» Your tasks:
1: In the fiscal 2013 outlook, by what percentage were winter 2013 bookings up on the prior-year season as of 1 December?
2: Replace "records" with "record highs" and reproduce the part of the fiscal 2013 outlook that opens with the words containing "Bookings in the Europe-Africa" and closes with "operators organization CETO.".
3: Carry on the fiscal 2013 outlook from its final line.

2. Fiscal 2013 outlook

-- A slightly growing Winter 2013, led by demand in the Americas and Asia.

As of 1 December, winter 2013 bookings (business volume at constant exchange
rates) were up 1.1% on the prior-year season. In 2011, bookings at that date
represented two-thirds of the winter total.

Bookings in the Europe-Africa region were down 0.8%. In France, Club Med
Business bookings that reached records last year were down, while the
individuals were up +1.2% in business volume. This figure translate in number
of customers to a -3.1%, while the market is down 10.3% at the end of October,
according to France's tour operators organization CETO.

Bookings in the Americas and Asia were up by 7.2% and 5.0% respectively,
lifted by the more favorable economic environment in these regions and, in
particular, by the dynamism of Brazil, China and other fast-developing
markets.

Bookings for the past four weeks were down 0.6% with a drop of 5.1% for the
Europe-Africa region, partly offset by booking that are up in Americas and
Asia.

-- The uncertain environment calls for prudence in 2013

In light of the sluggish economic environment in Europe, particularly France,
the following measures have been taken:

  oWinter 2013 capacity has been adjusted by 3.7% compared with winter 2012.

» Dataset entries:
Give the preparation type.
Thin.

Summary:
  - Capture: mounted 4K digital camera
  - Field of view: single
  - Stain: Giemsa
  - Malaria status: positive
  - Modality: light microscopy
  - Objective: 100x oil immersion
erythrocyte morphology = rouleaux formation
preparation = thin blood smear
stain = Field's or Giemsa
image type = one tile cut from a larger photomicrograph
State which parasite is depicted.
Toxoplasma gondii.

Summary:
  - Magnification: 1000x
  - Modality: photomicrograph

» Answers to each task:
1: They were up 1.1%.

2:
Bookings in the Europe-Africa region were down 0.8%. In France, Club Med
Business bookings that reached record highs last year were down, while the
individuals were up +1.2% in business volume. This figure translate in number
of customers to a -3.1%, while the market is down 10.3% at the end of October,
according to France's tour operators organization CETO.

3:
    In Europe-Africa, closure of Meribel Aspen Park and Coral Beach along with
    temporary shutdowns of certain villages in North Africa have led to a 5.4%
    capacity reduction. For the summer 2013 season, Europe-Africa capacity has
    been shrunk by 6.2% in response to the uncertain economic environment.
  oCapital spending will be kept at the fiscal 2012 level of around €55
    million and will concern both ongoing projects to move the village offer
    upscale and necessary maintenance work. In addition, a further €10 million
    or so may be spent on acquiring equity interests to speed up the pace of
    growth in certain high potential markets such as Brazil and Russia.
  oCosts reported under "Operating loss from the management of assets" should
    be considerably lower than in fiscal 2012 now that the program to move the
    village offer upscale is nearing completion.

Based on the above outlook, the Group should report positive free cash flow in
fiscal 2013.

3. 2015: a new milestone in Club Med's global strategy to capture growth in
the all-inclusive upscale vacation package market

-- Step up the pace of growth in fast-developing markets

With growth set to remain strong in major high potential markets such as
China, Brazil and Russia, Club Med is aiming for one in three customers to
come from fast-developing markets by the end of 2015.

First among these will be China, which will become Club Med's second largest
market by 2015 with 200,000 customers, five villages (including Guilin, the
country's second 4-Trident village which will welcome its first guests in
spring 2013) and a new premium resort hotel brand – by Club Med – aligned with
local demand. The "by Club Med" large upscale resort-hotels will target
Chinese city-dwellers looking for long weekend breaks in the countryside at
relatively short distance from their home. They will also serve the meetings,
incentives, conferences and exhibitions (MICE) market.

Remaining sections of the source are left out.